Up With Empire

Up With Empire April 14, 2014

Robert Kaplan offers a brief in defense of empire at the Atlantic. “Throughout history,” he argues, “governance and relative safety have most often been provided by empires, Western or Eastern. Anarchy reigned in the interregnums.”

Globalization today depends on the infrastructure of the British empire: “as the Harvard historian Niall Ferguson has argued, the British Empire enabled a late-19th- and early-20th-century form of globalization, tragically interrupted by a worldwide depression, two world wars, and a cold war.
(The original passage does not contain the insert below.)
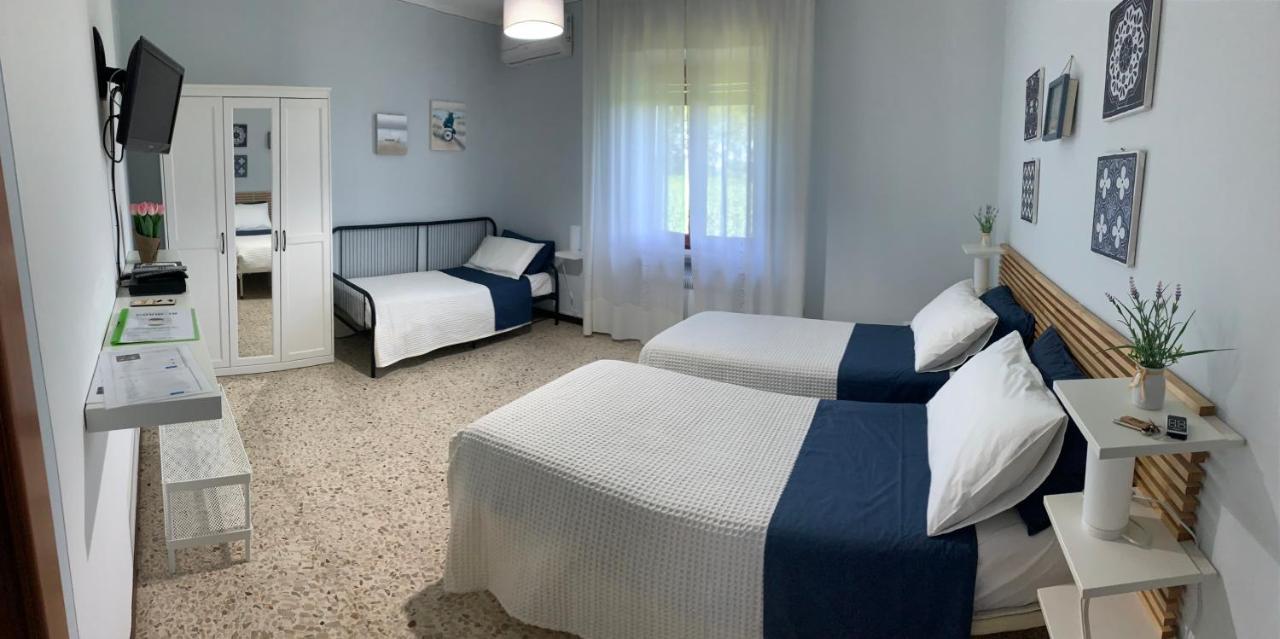 B&B Dallo Zio Ottobiano Dış mekan fotoğraf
After that, a new form of globalization took root, made possible by an American naval and air presence. . . . Globalization depends upon secure sea lines of communication for trade and energy transfers: without the U.S. Navy, there’d be no globalization, no Davos, period.”

The charge that empires are cruel is true enough, but “they were less cruel and delivered more predictability for the average person than did anything beyond their borders.” The claim that empires are reactionary doesn’t fit history: “Athens, Rome, Venice, and Great Britain were the most enlightened regimes of their day. True, imperialism has often been driven by the pursuit of riches, but that pursuit has in many cases resulted in a hard-earned cosmopolitanism.” Empires ancient and modern “delivered more peace and stability than the United Nations ever has or probably ever could.”
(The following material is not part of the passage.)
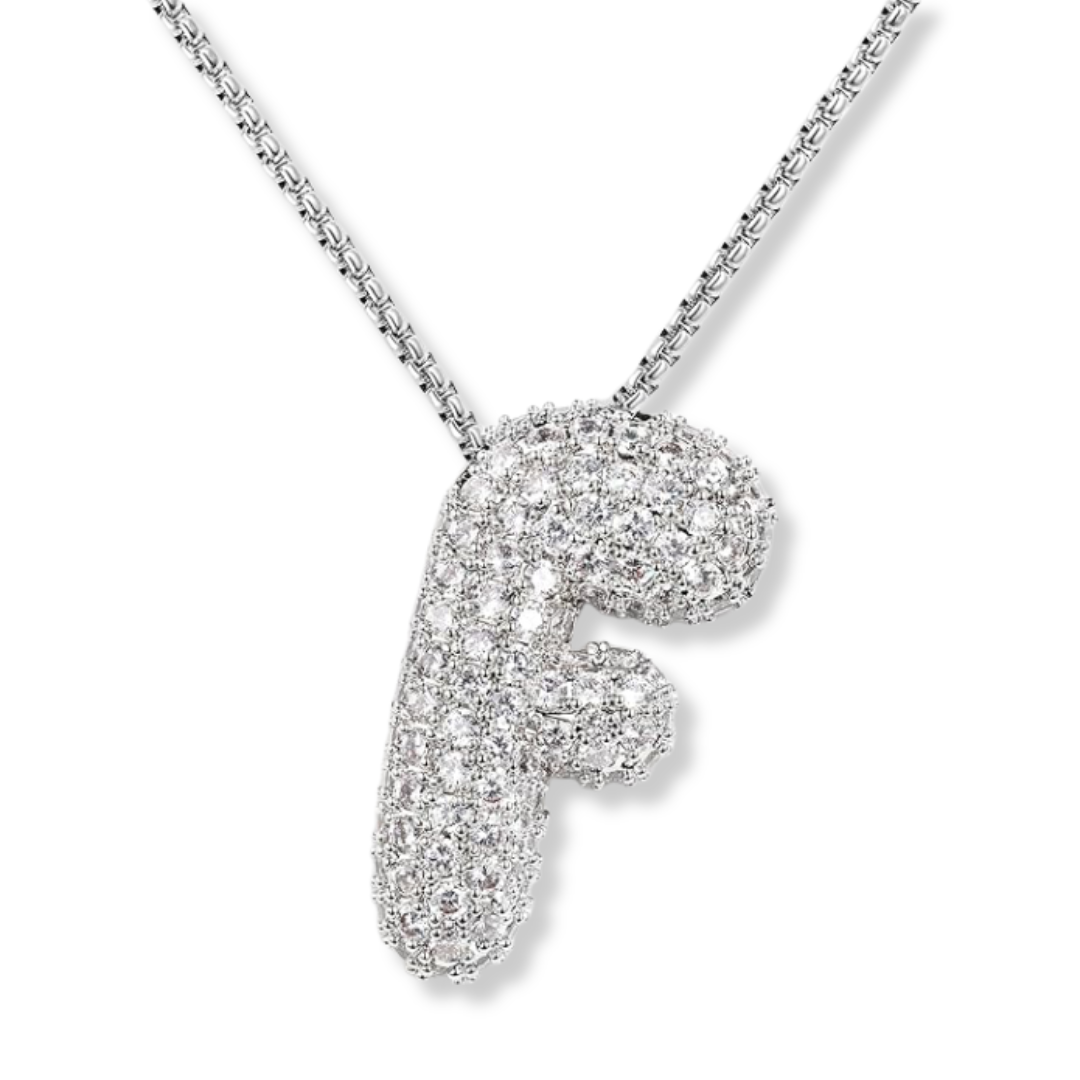 Initial Necklace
For Kaplan, the “problem with imperialism is not that it is evil, but rather that it is too expensive and therefore a problematic grand strategy for a country like the United States. Many an empire has collapsed because of the burden of conquest.”
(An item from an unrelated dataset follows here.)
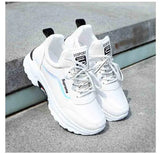 Breakj With Dad Shoes Female Sneakers Female Running Shoes Female Women Sneakers2024 New Student Board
Despite the costs, he thinks that a “tempered imperialism” is better than Obama’s “post-imperialism,” which he warns could be disastrous: “If America sharply retrenched its air and sea forces, while starving its land forces of adequate supplies and training, the world would be a far more anarchic place.”

Most of this is quite accurate, but Kaplan doesn’t pay sufficient attention to differences among empires. It’s simplistic to say imperialism brings benefits without specifying which imperialism you’re talking about. There is no such thing as “empire,” only empires.